Членом парткома от нашего отдела был доброй памяти Валя Каванов, мой приятель. Он работал одно время в Италии по линии «Гэ Пэ» — «Главный Противник», но нарвался на «подставу», то есть на провокатора итальянской контрразведки, и ему пришлось срочно «мотать» из Италии. Такое случалось в нашей разведжизни не так уж редко. Я нашел Валю в отделе.
— Старик, зачем меня тянут на партком?
— Вот ты, кстати. А я тебя искал, чтобы спросить, в чем дело… В повестке записано кратко: «Об аморальном поведении в Генуе т.т. Колосова и Ермакова (корреспондента «Правды») во время торгово-промышленной выставки». Большего мне выяснить не удалось. Вы что, трахнули там кого-нибудь?
— Да нет. Возили только в Портофино двух знакомых манекенщиц. А потом посидели у них в номере гостиницы.
— Посидели или полежали?
— Посидели, клянусь. Ничего серьезного не было, сам же понимаешь, какая там была обстановка.

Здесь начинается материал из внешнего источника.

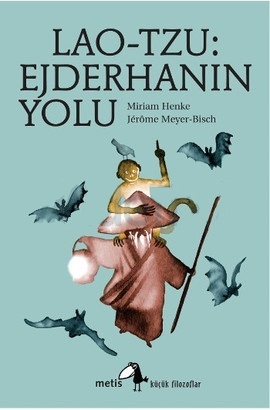 Lao-Tzu: Ejderhanın Yolu (Metis Küçük Filozoflar Dizisi, #5)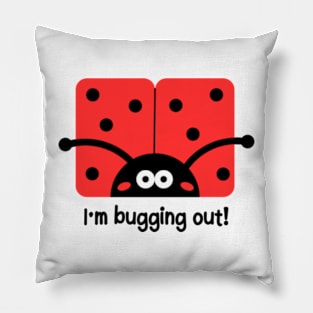 Ladybug | I'm Bugging Out Pillow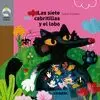 SIETE CABRITILLAS Y EL LOBO, LAS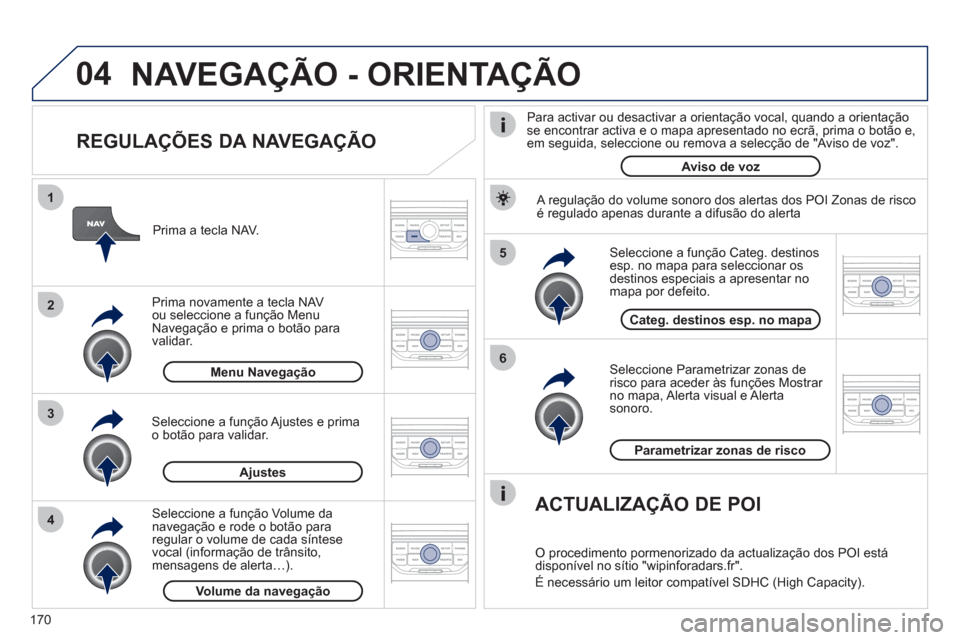 Peugeot 207 CC 2012 Manual do proprietário (in Portuguese) 170
04
5
6
3 2 1
4
REGULAÇÕES DA NAVEGAÇÃO
Seleccione Parametrizar zonas de risco para aceder às funções Mostrar no mapa , Alerta visual
e Alerta sonoro
.
Seleccione a fun Peugeot 207 CC 2012 Manual do proprietário (in Portuguese) 170
04
5
6
3 2 1
4
REGULAÇÕES DA NAVEGAÇÃO
Seleccione Parametrizar zonas de risco para aceder às funções Mostrar no mapa , Alerta visual
e Alerta sonoro
.
Seleccione a fun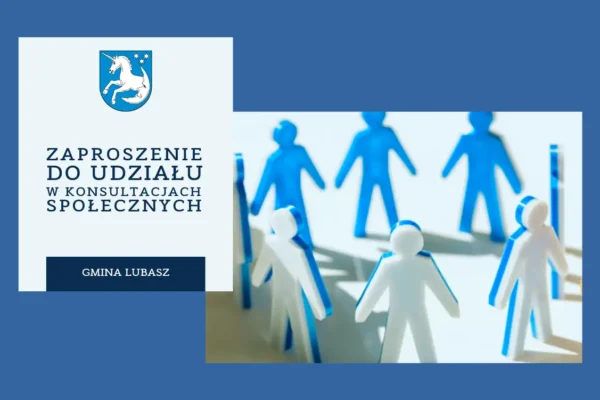 Gmina Lubasz zaprasza mieszkańców do konsultacji planu ogólnego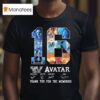 Avatar Years Of Movies One Legend Thank You For The Memories Signatures T Shirt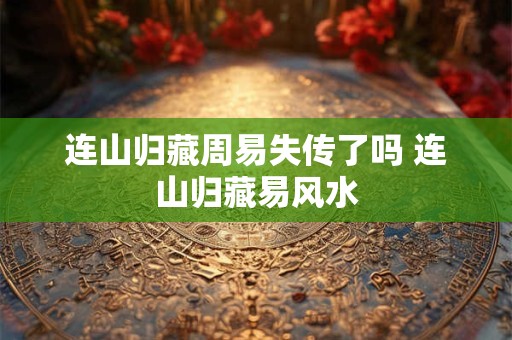 连山归藏周易失传了吗 连山归藏易风水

— Понимаю, понимаю… — Валя явно засомневался. — Но ты, старик, лучше говори всю правду. Там у них на вас с Володенькой телеги лежат преогромные, со всеми подробностями. Ты знаешь наших контрразведчиков. Им только попадись — душу вымотают. Ведь надо же отработать командировочные… Сколько было баб?
— Две. Но они очень порядочные…
— Понятно. А сами они не могли проболтаться? Своим близким подругам, например.
— Не думаю. Они не впервые в загранпоездках.
…Секретарь парткома глядел на меня ласково и улыбался весьма добродушно. Перед ним лежала папка, видимо, с «телегами» на меня и Ермакова вместе с прочими оперативными бумагами.
— Леонид Сергеевич, вы, как тут мы прочитали, прекрасный оперативный работник, хороший семьянин. У вас высоконравственная жена, которая активно помогает и в наших делах, двое прелестных дочерей. Какого черта потянуло вас на этих!… девушек в Генуе? Вы что, очень большой любитель женщин?
Я решил продолжить разговор в шутливо-доброжелательном тоне.